Former isolation hospital in Ystrad, Wales

Tyntyla Isolation Hospital was an isolation hospital in Ystrad, Rhondda Cynon Taf, Wales. It was established in 1887 as the Ystradyfodwg Cottage Hospital, the first hospital in the Rhondda, and expanded in stages between 1897 and 1938. During the 1904 typhoid fever outbreak in the Rhondda the hospital held more than 50 patients at a time, above its design capacity of 36 beds, and by 1958 it had 118 beds for the isolation and treatment of infectious diseases, tuberculosis and chest conditions. The hospital joined the National Health Service in 1948 and closed in November 1991. The site is occupied by Priory Hospital Tŷ Cwm Rhondda, a private mental health hospital.

==History==

Established in 1887 as the Ystradyfodwg Cottage Hospital, it was the first hospital in the Rhondda, initially comprising a small four-bed ward for the treatment of infectious diseases. The hospital was gradually expanded between 1897 and 1938 and became part of the National Health Service in 1948 under the administration of the Pontypridd and Rhondda Hospital Management Committee.

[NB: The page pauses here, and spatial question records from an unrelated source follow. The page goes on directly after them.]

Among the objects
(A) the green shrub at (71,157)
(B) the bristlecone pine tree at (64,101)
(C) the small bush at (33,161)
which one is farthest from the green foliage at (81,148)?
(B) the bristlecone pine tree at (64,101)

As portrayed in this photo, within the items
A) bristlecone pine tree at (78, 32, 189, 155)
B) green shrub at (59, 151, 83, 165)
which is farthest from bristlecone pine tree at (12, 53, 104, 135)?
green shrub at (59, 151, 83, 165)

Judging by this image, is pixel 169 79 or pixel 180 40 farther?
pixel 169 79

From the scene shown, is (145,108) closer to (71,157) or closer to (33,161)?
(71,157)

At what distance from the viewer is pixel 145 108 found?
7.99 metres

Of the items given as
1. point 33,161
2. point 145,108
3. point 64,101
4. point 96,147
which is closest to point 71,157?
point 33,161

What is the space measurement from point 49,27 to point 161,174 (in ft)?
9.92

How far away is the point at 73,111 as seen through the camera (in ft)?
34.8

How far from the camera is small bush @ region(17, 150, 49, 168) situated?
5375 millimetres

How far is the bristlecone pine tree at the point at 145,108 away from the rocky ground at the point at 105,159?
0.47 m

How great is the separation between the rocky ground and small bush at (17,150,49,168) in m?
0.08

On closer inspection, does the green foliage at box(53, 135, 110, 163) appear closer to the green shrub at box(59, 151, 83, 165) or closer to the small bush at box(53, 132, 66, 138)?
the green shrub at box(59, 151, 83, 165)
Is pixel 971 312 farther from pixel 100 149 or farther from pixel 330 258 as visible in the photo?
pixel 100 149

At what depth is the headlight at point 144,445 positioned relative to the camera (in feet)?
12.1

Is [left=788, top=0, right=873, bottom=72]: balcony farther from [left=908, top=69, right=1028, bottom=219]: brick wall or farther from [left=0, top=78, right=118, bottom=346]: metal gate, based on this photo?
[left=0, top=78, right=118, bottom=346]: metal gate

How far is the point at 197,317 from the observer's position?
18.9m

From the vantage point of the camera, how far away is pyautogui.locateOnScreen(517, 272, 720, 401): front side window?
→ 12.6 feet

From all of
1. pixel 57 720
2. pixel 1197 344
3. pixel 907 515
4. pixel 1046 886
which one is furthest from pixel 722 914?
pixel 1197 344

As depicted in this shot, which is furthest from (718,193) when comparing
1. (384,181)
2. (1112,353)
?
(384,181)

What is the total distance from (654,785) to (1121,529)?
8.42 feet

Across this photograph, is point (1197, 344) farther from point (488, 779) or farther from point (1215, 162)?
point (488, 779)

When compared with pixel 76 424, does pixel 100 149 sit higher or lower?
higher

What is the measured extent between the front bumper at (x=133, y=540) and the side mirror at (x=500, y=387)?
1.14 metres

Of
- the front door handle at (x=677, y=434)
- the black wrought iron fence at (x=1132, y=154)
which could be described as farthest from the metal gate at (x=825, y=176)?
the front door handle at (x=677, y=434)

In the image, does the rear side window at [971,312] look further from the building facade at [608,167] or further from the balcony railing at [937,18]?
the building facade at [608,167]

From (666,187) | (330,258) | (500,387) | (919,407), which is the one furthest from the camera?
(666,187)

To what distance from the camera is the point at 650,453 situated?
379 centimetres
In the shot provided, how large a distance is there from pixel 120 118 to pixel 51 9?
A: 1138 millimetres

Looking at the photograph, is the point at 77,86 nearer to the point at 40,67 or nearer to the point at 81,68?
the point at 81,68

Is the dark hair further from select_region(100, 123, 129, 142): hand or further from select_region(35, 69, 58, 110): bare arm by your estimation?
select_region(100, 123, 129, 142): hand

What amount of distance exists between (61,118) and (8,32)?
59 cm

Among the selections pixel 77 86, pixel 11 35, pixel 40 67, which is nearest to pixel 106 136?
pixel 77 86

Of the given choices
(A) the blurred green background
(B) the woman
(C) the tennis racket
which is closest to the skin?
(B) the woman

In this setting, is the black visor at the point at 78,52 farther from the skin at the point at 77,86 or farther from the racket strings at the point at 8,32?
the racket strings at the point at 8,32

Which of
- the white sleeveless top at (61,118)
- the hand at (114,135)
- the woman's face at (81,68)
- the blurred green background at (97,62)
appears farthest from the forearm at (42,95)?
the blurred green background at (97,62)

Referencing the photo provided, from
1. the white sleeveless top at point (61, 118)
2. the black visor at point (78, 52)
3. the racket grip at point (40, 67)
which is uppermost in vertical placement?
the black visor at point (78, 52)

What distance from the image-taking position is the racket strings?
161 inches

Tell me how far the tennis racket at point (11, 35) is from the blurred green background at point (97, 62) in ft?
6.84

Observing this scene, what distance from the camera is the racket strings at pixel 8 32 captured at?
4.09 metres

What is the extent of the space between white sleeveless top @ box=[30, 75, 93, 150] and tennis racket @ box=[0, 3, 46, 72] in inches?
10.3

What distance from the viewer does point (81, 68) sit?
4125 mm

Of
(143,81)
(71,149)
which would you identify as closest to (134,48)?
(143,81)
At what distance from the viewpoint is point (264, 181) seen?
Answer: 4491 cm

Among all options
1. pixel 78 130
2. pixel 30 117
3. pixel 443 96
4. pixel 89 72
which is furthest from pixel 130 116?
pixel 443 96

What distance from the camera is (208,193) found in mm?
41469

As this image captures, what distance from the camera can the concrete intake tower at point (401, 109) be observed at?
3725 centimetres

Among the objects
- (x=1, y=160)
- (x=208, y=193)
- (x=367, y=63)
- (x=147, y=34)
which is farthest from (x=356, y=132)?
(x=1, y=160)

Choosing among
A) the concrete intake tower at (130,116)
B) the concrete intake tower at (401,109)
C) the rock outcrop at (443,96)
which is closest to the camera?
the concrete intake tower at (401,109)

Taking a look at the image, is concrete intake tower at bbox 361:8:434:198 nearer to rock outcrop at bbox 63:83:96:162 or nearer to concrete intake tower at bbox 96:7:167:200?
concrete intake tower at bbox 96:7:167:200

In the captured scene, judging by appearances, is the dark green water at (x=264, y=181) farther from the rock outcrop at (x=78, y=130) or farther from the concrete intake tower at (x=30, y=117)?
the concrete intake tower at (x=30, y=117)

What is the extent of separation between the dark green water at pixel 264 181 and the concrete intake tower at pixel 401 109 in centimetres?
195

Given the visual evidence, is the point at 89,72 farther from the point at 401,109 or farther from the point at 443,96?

===Rhondda typhoid fever outbreak of 1904===

The hospital treated patients during a typhoid fever epidemic in the Rhondda Urban District in 1904. It stood about 230 yd from the suspected source of the outbreak in the Tyntyla water supply. By 11 November 1904 it contained 61 patients, 38 of whom had typhoid fever.

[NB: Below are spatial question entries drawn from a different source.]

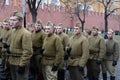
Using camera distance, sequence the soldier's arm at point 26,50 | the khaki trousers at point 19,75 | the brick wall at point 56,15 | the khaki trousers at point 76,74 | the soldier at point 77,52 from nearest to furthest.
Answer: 1. the soldier's arm at point 26,50
2. the khaki trousers at point 19,75
3. the soldier at point 77,52
4. the khaki trousers at point 76,74
5. the brick wall at point 56,15

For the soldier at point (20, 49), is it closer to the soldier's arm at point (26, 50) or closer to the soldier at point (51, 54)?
the soldier's arm at point (26, 50)

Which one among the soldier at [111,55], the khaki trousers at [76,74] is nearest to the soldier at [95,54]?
the soldier at [111,55]

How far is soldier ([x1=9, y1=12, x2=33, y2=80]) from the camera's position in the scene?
7.66 meters

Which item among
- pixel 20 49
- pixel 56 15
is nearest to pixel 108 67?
pixel 20 49

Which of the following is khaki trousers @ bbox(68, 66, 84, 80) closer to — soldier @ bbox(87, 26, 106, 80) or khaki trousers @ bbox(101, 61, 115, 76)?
soldier @ bbox(87, 26, 106, 80)

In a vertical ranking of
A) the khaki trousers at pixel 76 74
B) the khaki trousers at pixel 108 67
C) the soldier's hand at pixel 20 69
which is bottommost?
the khaki trousers at pixel 108 67

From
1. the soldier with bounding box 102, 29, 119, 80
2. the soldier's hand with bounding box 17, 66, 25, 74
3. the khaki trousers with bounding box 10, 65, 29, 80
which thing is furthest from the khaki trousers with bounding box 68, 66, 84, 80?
the soldier with bounding box 102, 29, 119, 80

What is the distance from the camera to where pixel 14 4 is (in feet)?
129

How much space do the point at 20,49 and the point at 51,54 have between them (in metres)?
1.32

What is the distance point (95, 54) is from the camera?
11.1 metres

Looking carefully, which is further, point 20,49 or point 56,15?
point 56,15

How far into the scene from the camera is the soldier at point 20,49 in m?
7.66

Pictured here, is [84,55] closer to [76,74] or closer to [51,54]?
[76,74]

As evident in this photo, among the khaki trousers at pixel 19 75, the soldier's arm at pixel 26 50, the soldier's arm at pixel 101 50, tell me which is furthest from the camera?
the soldier's arm at pixel 101 50
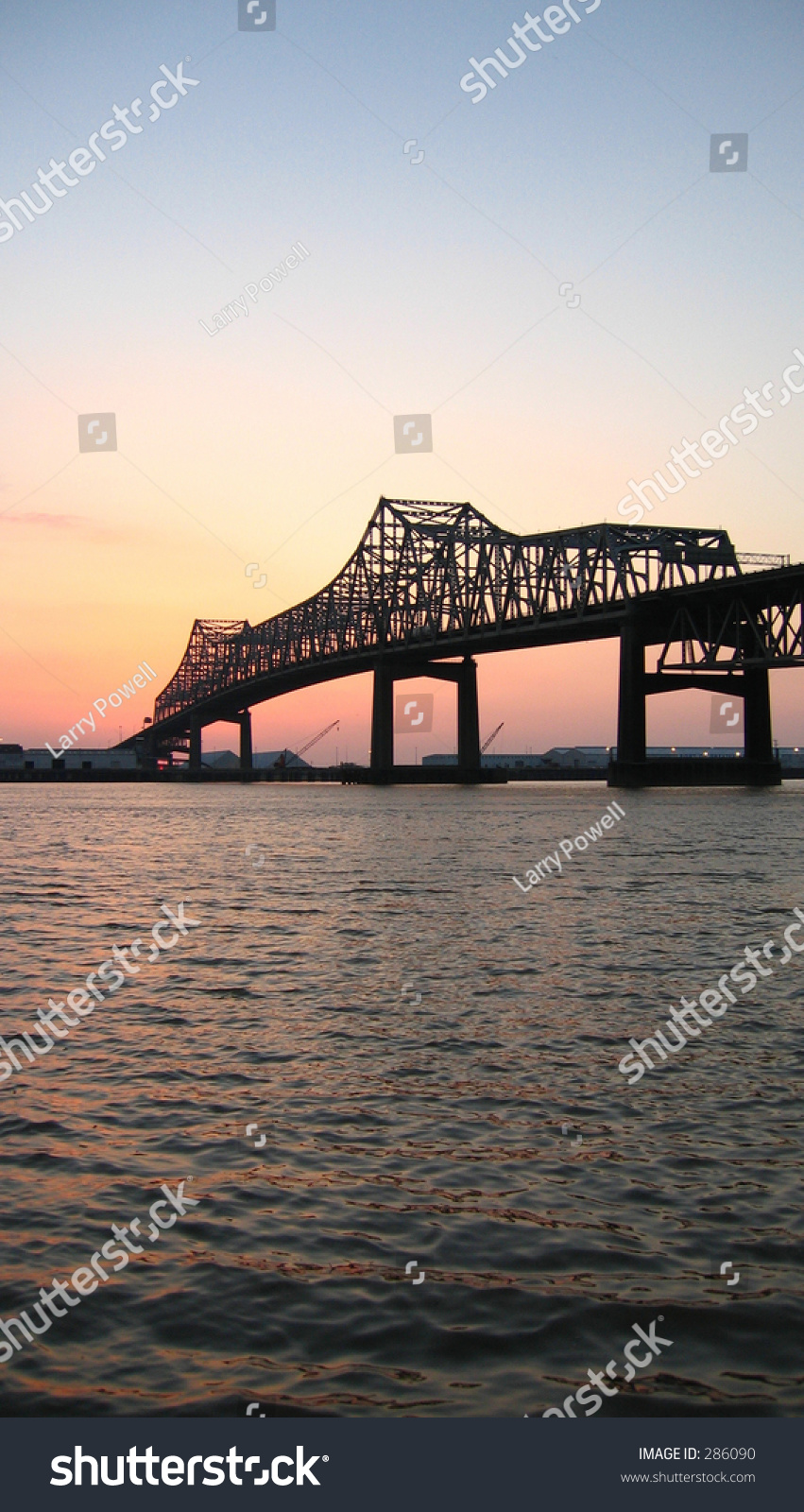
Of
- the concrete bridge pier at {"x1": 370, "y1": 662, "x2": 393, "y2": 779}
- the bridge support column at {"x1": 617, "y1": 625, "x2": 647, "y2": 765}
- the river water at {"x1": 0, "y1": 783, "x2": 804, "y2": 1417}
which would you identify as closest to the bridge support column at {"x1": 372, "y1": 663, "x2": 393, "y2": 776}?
the concrete bridge pier at {"x1": 370, "y1": 662, "x2": 393, "y2": 779}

Although designed for 36 beds, the hospital housed more than 50 patients at a time during the epidemic. Additional beds, bedding and equipment were ordered, and both the newer 32-bed block and the original four-bed building were used. The nursing staff was supplemented by extra nurses, some working at the hospital while others acted as district nurses under the superintendence of the Medical Officer of Health.

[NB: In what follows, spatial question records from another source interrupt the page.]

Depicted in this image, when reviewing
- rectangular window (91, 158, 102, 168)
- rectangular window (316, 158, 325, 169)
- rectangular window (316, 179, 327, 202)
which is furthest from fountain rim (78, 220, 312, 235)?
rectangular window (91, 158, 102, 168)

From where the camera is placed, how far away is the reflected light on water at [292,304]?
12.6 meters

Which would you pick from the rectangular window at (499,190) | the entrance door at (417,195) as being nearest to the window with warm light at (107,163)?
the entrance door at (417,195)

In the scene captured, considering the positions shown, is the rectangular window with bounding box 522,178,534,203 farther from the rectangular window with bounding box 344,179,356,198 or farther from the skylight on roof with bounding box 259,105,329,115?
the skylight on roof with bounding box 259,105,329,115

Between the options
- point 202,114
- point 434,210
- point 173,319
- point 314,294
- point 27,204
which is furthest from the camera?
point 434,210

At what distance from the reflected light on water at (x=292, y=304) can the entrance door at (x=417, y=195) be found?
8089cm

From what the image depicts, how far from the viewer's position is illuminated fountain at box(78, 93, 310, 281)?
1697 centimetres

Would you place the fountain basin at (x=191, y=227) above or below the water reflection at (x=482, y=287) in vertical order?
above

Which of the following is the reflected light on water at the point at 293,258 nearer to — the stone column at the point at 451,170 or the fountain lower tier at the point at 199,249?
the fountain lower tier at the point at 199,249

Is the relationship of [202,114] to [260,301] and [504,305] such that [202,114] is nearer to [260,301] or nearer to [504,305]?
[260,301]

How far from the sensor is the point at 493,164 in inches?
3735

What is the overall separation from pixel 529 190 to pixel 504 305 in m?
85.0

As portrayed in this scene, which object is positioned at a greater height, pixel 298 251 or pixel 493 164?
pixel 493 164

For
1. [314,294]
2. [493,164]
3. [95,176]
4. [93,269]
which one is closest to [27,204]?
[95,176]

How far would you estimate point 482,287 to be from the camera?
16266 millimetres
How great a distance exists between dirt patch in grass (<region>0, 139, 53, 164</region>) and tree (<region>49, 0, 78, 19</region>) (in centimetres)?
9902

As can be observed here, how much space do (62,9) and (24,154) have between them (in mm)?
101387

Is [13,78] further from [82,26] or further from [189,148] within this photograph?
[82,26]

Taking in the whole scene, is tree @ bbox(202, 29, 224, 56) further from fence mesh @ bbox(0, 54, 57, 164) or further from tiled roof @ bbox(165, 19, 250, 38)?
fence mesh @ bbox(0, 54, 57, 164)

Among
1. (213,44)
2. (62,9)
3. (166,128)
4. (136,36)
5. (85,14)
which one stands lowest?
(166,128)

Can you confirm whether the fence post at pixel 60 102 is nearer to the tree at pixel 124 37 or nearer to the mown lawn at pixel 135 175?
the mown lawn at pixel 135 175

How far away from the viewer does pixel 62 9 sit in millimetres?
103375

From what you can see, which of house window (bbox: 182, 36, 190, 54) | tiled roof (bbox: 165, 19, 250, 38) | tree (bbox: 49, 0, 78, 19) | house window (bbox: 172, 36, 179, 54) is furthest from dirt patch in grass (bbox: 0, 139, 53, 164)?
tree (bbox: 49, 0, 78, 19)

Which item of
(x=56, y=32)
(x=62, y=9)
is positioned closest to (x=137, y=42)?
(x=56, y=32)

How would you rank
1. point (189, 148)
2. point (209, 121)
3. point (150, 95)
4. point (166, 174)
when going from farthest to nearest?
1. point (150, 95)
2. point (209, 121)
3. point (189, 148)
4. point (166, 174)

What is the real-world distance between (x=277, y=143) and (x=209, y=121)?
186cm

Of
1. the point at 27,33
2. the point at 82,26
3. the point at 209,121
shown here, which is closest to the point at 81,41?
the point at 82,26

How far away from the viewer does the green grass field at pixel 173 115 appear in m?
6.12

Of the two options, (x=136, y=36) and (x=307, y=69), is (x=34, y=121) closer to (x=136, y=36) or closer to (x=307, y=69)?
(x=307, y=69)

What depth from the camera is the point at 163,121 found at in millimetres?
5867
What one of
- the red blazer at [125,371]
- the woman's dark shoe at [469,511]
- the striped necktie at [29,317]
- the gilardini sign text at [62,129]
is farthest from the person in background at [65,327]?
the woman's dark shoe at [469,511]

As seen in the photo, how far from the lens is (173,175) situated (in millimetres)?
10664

In total 399 cases of typhoid fever were notified across the district, 373 (93.4%) of them in the area served by the contaminated Tyntyla water supply.

===Later history===

By 1958 the hospital had 118 beds for the isolation and treatment of infectious diseases, tuberculosis and chest conditions.

During the 1962 smallpox outbreak in Wales, volunteers from the hospital provided nursing staff for the designated smallpox hospital on Penrhys mountain.

===Closure and later use===

The hospital closed in November 1991.

The site is occupied by Priory Hospital Tŷ Cwm Rhondda, a private low secure mental health hospital for men with complex mental health needs, operated by the Priory Group.